I have TOO often discovered how much I care about things AFTER I have lost them. Loved ones who have passed, relationships that are no longer, dreams that are no longer possible, goals that can no longer be reached. ALL of these things carry a hidden treasure that becomes much more evident AFTER the handle of life breaks and they are spilled onto the ground. Which shocks me again as I am drawn to think about it.

If I had only KNOWN how much I had cared or valued. If I had REALIZED how important that thing or person had become, maybe I would have appreciated or cared for them more carefully. It seems to me that THAT is the point Jesus is making in this verse.

NOTHING on this Earth is more precious than Emmanuel… ‘God with us.’ No money, job, position or relationship can even come close to the treasure of Him in my heart, soul and spirit. His presence in me enhances everything else I posses. The spilled bucket helps me to see that taking Him for granted is a loss I cannot afford to chance. It is a truth I can handle!

06.03.2019

For He has rescued us from the dominion of darkness and brought us into the kingdom of the Son He loves, in Whom we have redemption, the forgiveness of sins. Colossians 1:13-14

I was getting quite frustrated and about to lose my Christianity… and all over a stupid sprayer! Wait… my wife tells me not to say the ‘stupid’ word’ as it is insulting to humans and inapplicable to things! But THIS THING seemed to have human traits! I couldn’t FIND it at first… like it was hiding on purpose!. Then when I FOUND it, it didn’t WORK! Which made my original task 2 additional steps away from accomplishment. This made me even MORE angry… which made me feel stupid!!!

Florida summer heat and humidity bring life to some unwanted things. Mold, mildew, bugs, and weeds are just a few. It isn’t wise to use the same sprayer to kill weeds, on plants to irradiate pests. So I have a couple sprayers to help me keep from killing what I want to live! After finding it, I filled the sprayer with an appropriate mixture, tried to pump it up but… NOTHIN’! It would not hold pressure. AHHHHHHHHHHHH!

Over time, the seals in sprayers can dry out or crack. This prohibits the sprayer from holding air pressure. A trick I learned years ago was to apply some oil to the offending seal, potentially stopping the leak. It worked!!! So after finding and fixing, I was free to finish the job I had started. Unfortunately, I carried along with me a big black mark on my soul and spirit! The pressure was building!

I have had too many let-downs like this lately. Stringing a bunch of them together, after a while, makes me feel ‘stupid.’ And ‘stupid’ is a satan word. The feeling it brings starts to take affect and eventually drys out my zeal for Jesus. When I feel unworthy because of too many failures, I begin to feel like I don’t deserve to reach out to my Savior. “WHY would He even WANT to come close to me… AGAIN!”

A symbol for the Holy Spirit is ‘Oil.’ Today He reminded me that MY failures are NOT the biggest stumbling block to my faith.
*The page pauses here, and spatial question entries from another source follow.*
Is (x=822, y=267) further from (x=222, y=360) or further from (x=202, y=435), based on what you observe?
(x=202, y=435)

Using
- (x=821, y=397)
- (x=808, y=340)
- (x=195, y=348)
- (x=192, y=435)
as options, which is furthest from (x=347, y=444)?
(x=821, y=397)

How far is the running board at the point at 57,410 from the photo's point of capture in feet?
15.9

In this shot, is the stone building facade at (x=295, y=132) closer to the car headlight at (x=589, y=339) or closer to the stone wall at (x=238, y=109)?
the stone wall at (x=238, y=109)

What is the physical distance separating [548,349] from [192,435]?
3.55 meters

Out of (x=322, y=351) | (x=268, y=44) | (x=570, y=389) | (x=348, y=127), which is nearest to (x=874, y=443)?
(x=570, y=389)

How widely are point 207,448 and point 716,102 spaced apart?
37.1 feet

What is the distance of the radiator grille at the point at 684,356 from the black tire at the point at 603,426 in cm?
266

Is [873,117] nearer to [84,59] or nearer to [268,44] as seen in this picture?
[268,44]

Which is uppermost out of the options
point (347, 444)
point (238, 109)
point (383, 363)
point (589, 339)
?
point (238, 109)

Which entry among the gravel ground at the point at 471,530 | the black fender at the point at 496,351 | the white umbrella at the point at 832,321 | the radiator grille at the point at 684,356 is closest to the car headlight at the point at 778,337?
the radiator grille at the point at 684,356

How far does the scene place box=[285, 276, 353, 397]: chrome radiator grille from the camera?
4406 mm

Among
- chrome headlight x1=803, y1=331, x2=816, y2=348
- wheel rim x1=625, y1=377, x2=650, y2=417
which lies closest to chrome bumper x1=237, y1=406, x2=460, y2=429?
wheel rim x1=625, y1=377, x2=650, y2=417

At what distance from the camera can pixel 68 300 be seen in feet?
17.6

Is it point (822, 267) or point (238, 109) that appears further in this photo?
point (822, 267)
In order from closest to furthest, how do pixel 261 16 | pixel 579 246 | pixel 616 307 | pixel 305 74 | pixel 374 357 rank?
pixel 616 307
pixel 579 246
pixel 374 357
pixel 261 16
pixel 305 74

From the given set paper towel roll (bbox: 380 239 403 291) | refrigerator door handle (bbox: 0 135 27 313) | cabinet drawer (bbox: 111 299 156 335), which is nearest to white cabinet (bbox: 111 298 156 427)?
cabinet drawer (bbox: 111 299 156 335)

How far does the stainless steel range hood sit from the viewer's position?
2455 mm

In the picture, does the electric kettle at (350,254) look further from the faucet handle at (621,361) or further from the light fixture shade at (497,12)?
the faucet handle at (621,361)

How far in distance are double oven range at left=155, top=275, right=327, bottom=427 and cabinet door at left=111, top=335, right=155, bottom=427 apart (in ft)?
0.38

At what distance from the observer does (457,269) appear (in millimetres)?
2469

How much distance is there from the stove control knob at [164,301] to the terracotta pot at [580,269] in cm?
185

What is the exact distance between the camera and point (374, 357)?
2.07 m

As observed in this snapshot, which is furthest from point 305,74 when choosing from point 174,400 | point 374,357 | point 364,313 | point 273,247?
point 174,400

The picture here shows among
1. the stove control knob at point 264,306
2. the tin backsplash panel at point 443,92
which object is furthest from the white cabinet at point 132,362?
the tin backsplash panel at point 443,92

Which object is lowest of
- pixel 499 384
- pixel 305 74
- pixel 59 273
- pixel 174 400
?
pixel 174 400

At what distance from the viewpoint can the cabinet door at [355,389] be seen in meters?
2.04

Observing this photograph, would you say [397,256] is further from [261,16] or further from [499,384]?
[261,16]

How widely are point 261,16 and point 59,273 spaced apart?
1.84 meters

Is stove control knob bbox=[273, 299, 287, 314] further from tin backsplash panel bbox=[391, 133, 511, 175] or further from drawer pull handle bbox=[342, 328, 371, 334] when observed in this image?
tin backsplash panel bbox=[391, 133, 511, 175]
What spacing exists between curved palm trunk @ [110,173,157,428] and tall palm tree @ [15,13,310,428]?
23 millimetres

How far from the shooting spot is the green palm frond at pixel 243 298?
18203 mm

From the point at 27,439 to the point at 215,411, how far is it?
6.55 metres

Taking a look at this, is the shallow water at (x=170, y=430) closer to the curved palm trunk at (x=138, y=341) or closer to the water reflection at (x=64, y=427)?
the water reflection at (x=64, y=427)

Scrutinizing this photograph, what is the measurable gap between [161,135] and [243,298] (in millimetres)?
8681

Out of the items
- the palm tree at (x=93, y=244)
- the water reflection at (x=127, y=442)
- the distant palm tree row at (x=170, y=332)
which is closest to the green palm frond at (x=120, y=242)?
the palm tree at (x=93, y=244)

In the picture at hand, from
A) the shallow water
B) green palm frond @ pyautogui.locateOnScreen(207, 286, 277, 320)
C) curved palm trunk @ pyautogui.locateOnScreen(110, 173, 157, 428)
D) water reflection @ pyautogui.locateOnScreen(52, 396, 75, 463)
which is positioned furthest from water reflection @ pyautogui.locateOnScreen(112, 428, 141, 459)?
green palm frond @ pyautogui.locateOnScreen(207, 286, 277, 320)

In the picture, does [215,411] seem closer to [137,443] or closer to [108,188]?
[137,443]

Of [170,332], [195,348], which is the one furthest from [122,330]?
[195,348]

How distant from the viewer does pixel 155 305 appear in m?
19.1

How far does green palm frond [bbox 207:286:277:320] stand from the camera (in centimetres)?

It is walking away from God believing He is UNABLE or UNWILLING to restore my life. This belief is poison to my soul! An attempt to kill my relationship with the love of my heart.

Praying and receiving the Oil of His Spirit restores and enables me to take the pressures of life, becoming an effective tool in the Master’s hand. I am reminded by Him that He NEVER considers saints to be stupid! He doesn’t like that ‘S’ word either!